## Exercise task a
In the court judgment, what was the one item on which the parties had not reached consent?

## Supplied text

________________________

EASTERN CARIBBEAN SUPREME COURT TERRITORY OF ANTIGUA AND BARBUDA IN THE HIGH COURT OF JUSTICE CLAIM NO. ANUHCV2014/0188 BETWEEN: PAUL SKINNER Claimant and WEST INDIES CRICKET BOARD Defendant Appearances: Ms. E. Ann Henry Q.C and with her Ms. Mandy Thomas for the Claimant Mr. Kendrickson Kentish and with him Ms. Cherise Archibald. -------------------------------- 2018: April 30th November 19th -------------------------------- ORAL JUDGMENT

[1]WILKINSON J.: Mr. Paul Skinner (Mr. Skinner) filed his Claim Form and Statement of Claim on 1st April 2014. The claim sought payment by the West Indies Cricket Board (WICB) for a number of matters consequent upon his employment, termination and repatriation/relocation to Barbados. The WICB filed its defence on 2nd July 2014, and therein denied the payments sought.

[2]When the matter came on for trial, Counsel for the Parties informed the Court that they had achieved consent on all of the items save one, that being the WICB liability for US$23,695.52 of the repatriation/relocation costs.

________________________

[Scene-based reasoning records]
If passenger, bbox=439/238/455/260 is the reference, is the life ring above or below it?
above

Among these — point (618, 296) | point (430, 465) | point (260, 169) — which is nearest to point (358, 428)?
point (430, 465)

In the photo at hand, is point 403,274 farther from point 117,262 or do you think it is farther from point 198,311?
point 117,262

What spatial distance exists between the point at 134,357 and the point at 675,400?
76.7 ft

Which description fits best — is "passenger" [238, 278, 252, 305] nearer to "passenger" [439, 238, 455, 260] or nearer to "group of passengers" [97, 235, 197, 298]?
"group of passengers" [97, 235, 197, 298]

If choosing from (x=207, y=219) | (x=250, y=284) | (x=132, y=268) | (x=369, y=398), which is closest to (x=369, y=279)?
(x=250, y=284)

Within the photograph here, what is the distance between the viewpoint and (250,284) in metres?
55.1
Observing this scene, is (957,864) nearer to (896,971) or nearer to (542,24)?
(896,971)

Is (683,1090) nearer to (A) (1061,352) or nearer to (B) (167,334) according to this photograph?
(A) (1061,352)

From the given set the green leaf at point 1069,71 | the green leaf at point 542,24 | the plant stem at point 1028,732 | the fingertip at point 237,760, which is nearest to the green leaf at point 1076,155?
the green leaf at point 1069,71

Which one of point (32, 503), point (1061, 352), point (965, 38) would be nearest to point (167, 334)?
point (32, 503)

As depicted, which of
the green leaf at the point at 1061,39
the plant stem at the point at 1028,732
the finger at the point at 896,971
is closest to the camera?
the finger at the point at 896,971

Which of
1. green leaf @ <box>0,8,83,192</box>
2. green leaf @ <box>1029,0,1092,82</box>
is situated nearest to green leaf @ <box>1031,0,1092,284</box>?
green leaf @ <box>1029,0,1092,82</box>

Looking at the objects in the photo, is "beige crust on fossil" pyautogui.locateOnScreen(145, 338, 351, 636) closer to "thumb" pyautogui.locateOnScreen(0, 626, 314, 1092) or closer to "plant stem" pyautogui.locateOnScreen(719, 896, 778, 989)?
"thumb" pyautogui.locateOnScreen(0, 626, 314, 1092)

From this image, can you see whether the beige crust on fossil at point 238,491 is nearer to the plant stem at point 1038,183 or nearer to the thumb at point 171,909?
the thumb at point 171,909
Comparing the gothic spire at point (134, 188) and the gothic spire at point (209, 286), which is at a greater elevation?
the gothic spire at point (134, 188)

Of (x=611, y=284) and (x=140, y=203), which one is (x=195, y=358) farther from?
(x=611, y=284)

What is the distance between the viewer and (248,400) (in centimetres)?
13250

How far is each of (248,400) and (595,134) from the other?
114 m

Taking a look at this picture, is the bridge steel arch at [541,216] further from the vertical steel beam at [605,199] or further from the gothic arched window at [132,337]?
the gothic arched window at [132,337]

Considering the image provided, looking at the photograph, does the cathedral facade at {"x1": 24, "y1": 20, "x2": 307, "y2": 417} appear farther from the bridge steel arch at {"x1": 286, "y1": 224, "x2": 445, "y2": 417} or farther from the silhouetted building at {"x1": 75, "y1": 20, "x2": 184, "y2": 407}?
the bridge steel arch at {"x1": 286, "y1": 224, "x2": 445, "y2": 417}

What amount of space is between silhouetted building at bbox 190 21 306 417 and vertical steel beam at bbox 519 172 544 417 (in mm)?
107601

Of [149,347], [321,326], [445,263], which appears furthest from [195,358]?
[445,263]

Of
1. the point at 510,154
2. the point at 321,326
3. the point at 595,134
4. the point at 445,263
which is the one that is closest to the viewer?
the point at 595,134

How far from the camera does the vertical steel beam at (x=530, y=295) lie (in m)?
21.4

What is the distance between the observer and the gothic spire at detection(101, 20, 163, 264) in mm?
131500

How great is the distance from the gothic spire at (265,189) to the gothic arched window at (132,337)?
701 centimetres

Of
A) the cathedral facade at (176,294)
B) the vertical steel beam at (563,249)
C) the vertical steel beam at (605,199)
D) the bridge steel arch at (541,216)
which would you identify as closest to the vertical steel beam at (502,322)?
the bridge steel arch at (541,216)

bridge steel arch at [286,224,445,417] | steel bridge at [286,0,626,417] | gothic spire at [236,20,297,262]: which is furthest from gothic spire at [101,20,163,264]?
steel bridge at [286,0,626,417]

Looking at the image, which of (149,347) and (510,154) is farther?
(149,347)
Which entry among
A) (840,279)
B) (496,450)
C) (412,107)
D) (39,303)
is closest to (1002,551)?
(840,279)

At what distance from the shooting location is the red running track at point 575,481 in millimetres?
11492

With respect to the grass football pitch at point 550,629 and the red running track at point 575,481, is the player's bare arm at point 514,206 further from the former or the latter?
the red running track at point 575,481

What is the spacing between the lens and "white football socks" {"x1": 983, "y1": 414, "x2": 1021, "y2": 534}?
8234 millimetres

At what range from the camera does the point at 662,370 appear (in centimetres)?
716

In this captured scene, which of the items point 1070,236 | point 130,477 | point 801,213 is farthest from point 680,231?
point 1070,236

________________________

## Exercise task b
In the scene-based reasoning rows, from the line with "In this captured" up to and including the last row, swap "farthest" for "nearest" and give those lines again with nothing else changed.

## Worked answer a
The WICB's liability for US$23,695.52 of the repatriation/relocation costs.

## Worked answer b
In this captured scene, which of the items point 1070,236 | point 130,477 | point 801,213 is nearest from point 680,231?
point 1070,236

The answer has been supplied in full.